Il avait d'abord choisi de passer par l'Hôpital St-Luc dans l'espoir d'y retrouver Gabriela, mais on l'avait avisé qu'elle passait actuellement des examens et qu'elle en avait pour très longtemps avant d'être placée dans une chambre. Une gentille infirmière à qui il avait expliqué - en dénaturalisant un peu l'histoire - être le petit ami de Gabriela, lui avait fait part que cette dernière était dans un état stable, mais sombrait toujours dans ce qui semblait être un coma profond.

Tommy avait fait les cent pas durant un bon moment, mais ses pensées ne faisaient que s'assombrir. Il était passé des larmes à la crise de nerfs en voyant tout le personnel hospitalier qui ne lui apportait aucune réponse.
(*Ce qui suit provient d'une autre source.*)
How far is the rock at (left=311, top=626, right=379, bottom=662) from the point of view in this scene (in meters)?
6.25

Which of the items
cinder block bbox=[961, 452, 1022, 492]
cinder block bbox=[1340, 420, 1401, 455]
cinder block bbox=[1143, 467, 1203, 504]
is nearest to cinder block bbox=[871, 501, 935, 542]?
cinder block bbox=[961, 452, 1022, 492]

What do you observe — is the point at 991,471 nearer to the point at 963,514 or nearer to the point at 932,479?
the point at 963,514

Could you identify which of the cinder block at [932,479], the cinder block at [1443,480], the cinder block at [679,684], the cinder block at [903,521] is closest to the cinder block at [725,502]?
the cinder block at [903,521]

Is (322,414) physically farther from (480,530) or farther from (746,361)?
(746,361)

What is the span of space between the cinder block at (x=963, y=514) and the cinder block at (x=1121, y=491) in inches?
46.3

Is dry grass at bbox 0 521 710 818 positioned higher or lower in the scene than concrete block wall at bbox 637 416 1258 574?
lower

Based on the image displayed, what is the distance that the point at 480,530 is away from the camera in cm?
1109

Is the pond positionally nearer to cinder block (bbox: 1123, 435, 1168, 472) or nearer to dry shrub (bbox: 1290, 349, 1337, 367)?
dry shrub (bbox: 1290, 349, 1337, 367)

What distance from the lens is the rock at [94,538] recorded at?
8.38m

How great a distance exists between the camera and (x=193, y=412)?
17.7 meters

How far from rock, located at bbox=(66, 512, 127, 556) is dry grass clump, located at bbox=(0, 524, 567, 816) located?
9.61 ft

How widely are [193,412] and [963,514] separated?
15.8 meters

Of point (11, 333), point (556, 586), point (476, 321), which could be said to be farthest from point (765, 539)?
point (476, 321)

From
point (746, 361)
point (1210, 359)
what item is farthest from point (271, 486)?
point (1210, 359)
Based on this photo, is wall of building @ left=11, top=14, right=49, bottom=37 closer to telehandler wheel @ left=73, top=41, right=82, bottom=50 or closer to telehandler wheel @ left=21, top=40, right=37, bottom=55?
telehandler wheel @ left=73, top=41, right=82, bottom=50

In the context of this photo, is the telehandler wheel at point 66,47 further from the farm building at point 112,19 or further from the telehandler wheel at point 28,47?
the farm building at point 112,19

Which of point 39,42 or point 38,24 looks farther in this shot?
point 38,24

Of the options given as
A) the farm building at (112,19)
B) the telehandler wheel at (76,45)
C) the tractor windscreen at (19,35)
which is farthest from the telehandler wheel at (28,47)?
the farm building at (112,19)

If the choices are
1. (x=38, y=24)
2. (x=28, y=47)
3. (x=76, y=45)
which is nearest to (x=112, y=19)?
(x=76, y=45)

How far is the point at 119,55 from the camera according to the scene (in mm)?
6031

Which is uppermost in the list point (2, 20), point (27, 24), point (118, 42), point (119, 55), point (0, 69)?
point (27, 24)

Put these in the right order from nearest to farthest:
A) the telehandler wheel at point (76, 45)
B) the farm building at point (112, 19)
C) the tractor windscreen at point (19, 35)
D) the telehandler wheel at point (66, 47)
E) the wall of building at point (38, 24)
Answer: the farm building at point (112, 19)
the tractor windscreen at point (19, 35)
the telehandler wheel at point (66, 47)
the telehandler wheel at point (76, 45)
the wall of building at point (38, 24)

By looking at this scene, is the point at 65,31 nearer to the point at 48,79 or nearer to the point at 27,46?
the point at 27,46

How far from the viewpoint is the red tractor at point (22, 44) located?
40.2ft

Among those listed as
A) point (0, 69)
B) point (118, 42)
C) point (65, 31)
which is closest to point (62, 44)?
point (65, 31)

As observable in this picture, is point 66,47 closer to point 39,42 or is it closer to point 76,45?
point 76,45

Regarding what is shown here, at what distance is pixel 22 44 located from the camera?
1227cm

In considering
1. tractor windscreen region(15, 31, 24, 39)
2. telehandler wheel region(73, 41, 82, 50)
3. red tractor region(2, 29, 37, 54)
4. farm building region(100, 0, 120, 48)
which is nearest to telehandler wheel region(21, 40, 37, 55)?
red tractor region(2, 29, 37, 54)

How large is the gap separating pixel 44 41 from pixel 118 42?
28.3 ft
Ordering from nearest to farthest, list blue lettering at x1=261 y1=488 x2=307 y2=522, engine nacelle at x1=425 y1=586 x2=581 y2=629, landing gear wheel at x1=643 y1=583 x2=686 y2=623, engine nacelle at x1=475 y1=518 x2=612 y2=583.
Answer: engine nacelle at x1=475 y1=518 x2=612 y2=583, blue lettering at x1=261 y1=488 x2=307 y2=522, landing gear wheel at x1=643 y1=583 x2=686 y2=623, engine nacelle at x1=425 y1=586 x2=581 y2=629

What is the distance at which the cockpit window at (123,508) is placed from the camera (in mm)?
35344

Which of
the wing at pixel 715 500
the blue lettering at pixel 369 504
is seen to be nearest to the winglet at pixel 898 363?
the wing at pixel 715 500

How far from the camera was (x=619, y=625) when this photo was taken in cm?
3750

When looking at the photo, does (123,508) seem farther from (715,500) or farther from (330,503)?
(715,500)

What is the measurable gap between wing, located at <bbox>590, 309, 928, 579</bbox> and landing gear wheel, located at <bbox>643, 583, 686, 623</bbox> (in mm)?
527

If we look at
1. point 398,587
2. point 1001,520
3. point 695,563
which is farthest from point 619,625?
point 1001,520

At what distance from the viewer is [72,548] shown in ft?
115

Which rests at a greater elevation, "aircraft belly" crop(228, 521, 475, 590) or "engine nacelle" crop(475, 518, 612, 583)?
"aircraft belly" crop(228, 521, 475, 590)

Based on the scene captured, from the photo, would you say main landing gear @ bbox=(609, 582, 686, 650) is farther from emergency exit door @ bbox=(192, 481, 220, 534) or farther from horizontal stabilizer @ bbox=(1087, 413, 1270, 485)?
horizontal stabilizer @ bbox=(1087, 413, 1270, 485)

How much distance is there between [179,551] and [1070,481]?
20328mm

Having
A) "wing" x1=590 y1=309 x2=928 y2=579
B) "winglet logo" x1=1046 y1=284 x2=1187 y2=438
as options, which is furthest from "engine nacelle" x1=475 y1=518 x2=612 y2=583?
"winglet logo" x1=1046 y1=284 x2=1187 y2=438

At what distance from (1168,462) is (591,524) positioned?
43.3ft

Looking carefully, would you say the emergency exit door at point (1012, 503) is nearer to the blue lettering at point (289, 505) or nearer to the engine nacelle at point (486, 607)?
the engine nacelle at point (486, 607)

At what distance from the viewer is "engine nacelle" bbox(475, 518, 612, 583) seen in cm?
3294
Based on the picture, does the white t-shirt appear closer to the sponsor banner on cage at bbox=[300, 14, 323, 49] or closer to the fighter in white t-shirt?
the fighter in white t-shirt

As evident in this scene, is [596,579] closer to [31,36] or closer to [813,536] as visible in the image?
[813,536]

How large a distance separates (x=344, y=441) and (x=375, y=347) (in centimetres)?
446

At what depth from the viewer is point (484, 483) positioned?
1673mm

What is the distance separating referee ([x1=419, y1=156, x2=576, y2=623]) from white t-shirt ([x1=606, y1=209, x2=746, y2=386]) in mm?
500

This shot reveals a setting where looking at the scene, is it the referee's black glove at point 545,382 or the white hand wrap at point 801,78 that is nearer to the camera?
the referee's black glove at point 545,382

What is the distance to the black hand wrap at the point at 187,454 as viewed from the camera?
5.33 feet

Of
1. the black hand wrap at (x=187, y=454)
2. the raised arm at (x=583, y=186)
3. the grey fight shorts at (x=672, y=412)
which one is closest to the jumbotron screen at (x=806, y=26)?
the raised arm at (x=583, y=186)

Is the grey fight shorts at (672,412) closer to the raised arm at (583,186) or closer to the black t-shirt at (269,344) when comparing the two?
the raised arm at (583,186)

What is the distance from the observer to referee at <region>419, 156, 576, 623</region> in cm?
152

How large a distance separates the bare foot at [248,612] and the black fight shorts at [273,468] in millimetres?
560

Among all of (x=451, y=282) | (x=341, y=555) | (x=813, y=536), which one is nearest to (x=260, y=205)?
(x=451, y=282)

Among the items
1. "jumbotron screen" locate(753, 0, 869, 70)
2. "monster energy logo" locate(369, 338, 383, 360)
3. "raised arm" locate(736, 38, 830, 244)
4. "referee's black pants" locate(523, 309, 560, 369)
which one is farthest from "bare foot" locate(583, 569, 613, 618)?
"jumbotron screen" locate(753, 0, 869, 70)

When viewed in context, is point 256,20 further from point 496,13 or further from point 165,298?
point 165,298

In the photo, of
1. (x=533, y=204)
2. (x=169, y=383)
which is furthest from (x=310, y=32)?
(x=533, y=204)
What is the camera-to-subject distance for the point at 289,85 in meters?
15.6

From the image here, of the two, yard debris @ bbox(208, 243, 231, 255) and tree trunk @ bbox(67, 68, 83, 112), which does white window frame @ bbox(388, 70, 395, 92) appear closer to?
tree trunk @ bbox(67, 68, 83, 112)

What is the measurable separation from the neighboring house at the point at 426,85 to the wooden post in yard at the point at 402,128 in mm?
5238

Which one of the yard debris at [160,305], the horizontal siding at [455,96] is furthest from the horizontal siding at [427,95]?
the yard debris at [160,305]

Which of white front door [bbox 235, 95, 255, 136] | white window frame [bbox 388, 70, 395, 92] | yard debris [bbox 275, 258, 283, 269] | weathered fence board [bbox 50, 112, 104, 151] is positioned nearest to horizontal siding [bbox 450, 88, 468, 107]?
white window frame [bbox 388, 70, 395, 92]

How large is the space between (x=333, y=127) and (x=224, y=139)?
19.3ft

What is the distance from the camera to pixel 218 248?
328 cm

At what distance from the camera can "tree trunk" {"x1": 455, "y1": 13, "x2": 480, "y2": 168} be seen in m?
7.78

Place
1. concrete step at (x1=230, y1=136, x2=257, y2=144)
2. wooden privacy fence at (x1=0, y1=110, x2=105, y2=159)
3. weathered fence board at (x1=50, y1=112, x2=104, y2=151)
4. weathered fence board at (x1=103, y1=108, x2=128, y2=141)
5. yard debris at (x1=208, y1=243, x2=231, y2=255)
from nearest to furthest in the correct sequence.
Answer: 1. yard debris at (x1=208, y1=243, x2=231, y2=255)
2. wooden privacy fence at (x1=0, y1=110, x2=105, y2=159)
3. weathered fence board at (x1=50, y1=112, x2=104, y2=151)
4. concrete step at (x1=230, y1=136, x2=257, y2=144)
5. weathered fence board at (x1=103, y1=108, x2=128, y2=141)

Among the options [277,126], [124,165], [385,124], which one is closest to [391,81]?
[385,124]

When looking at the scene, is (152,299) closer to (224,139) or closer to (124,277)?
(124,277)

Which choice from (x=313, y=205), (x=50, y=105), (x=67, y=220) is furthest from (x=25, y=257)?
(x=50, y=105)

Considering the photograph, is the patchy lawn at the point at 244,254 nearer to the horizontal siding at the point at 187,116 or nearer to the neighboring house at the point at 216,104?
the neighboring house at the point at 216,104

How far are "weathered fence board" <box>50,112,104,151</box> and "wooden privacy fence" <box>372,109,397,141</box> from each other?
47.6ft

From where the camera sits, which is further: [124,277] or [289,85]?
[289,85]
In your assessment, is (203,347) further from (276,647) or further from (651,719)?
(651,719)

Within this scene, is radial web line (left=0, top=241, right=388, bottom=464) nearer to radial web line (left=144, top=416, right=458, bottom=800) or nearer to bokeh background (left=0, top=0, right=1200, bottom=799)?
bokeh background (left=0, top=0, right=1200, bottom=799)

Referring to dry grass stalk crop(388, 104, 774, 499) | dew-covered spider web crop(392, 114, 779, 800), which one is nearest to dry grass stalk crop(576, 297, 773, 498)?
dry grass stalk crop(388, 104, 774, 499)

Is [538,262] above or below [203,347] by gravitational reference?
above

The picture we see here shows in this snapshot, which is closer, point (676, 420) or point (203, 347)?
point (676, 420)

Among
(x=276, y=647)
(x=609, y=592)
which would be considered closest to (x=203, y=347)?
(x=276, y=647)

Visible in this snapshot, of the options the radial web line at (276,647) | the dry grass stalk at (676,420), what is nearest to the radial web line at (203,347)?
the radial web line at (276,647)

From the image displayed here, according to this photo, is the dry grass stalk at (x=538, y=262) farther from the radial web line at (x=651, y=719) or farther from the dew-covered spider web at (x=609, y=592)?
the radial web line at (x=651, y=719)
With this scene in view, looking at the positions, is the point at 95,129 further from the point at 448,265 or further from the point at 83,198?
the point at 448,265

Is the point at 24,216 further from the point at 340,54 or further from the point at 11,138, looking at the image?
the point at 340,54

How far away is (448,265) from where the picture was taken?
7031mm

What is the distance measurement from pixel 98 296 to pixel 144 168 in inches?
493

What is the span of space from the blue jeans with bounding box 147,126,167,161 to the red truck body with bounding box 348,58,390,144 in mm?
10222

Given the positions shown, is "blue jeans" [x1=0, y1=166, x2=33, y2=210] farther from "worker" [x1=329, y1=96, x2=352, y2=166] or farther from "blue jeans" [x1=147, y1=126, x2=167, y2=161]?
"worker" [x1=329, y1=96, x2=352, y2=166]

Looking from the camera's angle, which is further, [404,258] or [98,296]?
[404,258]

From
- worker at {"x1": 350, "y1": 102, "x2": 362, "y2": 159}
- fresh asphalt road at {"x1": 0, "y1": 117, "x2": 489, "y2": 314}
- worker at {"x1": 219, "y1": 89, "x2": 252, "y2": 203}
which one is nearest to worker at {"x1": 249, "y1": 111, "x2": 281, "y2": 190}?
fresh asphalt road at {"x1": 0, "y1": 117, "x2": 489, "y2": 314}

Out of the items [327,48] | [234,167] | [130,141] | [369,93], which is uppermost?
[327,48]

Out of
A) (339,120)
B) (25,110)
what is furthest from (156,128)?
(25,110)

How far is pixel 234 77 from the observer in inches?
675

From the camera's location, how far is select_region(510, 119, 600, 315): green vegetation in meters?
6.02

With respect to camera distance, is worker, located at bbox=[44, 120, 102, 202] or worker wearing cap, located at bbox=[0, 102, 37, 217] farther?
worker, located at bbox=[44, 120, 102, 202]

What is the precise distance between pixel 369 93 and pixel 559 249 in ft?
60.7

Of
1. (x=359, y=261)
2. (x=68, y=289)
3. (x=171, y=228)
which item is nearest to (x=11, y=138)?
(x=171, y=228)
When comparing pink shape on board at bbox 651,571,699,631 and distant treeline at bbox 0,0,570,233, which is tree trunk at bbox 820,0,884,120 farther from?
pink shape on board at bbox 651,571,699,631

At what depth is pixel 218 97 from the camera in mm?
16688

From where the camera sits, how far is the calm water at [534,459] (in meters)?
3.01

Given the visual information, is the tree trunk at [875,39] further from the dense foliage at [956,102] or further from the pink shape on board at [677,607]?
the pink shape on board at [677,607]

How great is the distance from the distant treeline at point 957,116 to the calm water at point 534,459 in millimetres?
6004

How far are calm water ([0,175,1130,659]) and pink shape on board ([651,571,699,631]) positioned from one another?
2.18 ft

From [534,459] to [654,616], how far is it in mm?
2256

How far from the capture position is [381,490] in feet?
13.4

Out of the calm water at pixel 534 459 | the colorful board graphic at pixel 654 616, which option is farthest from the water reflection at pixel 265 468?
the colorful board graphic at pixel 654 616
Au bout d'un moment, il avait regardé sa montre et avait décidé de quitter. La raison étouffait ses envies. Il savait bien que rester là ne servirait à rien. Il ne connaissait ni les parents de Gabriela ni aucun membre de sa famille d'ailleurs. Attendre ne servirait qu'à partir plus tard sans plus de résultat. Mieux valait chercher plutôt des réponses et il avait le sentiment que sa mère en aurait.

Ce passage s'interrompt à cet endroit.